What is it: A powerful tool for distinguishing four interdependent leadership imperatives, or "orientations" - Ethics, Vision, Courage and Reality. By assessing the relative strengths and weaknesses of your Diamond orientations, you can identify where your increased efforts can be best leveraged, giving you the maximum impact from the least effort.
Where we have used this: At individual and leadership team levels. A workshop involving sixteen different teams of eight executives in each all identified their relative strengths and areas to focus on in order to become more effective leaders in the context of a period of rapid change. They then went on to develop strategies that ensured they addressed those areas and expanded their ‘greatness’ or potential for extraordinary results


System Dynamics including the Organisation Workshop (OW) and PowerLab
Why this is important to us: A book found by chance which significantly changed our lives. It highly resonated with our own principles and interest in all things ‘systems’. The most insightful resource for understanding system dynamics that we have.

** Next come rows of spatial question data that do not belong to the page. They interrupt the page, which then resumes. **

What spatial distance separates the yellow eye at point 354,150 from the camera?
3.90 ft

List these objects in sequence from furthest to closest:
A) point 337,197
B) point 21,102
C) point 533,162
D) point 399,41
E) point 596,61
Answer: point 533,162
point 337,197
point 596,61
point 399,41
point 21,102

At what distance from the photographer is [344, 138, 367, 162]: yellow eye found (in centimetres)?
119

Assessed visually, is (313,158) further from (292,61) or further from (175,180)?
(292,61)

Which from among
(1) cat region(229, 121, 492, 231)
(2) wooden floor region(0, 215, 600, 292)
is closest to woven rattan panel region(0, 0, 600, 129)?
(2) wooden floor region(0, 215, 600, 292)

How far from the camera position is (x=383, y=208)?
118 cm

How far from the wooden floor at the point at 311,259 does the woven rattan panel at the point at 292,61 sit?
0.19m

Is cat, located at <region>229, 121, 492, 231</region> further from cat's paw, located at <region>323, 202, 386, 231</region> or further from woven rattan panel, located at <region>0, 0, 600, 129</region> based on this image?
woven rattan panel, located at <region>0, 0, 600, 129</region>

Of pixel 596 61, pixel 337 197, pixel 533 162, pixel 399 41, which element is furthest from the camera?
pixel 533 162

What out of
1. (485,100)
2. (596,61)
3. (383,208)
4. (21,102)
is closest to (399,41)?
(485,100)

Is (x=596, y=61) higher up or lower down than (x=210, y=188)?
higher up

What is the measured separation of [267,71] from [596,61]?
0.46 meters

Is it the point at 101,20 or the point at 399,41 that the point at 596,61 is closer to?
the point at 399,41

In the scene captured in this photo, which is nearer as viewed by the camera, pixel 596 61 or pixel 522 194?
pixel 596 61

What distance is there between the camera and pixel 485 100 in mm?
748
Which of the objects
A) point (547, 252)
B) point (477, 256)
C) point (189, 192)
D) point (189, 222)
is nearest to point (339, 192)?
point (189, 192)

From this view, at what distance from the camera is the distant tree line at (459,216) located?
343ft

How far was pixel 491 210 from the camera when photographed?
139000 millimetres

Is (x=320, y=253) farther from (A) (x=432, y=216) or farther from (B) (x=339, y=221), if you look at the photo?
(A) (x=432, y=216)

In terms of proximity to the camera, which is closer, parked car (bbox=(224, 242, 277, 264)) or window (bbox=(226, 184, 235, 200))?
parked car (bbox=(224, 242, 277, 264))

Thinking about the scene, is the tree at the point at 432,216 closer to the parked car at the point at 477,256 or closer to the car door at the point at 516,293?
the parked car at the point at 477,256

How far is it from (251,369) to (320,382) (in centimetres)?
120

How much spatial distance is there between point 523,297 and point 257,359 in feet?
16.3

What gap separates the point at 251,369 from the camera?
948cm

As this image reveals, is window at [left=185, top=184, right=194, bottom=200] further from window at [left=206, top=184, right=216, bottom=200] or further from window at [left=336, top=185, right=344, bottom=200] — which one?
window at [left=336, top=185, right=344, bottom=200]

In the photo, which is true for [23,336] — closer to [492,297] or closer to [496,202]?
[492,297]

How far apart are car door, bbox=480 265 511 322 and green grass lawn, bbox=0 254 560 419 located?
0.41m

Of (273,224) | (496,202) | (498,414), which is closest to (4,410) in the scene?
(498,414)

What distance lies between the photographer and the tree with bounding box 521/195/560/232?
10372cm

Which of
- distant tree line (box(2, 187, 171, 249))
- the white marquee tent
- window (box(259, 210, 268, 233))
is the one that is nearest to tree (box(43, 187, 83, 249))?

What is it: OW – a visceral experience of system dynamics with participants undertaking the role of top, middle and bottom space. Anything from half a day to 2 days. PowerLab – a total immersion, personal development workshop where people experience the system dynamics from one of the spaces and develop a personal development plan.
Where we have used this: Used the OW with organisations including a school to give them a common language and develop a leadership strategy. Used elements within other methodologies to highlight their own issues with the dynamics within their system.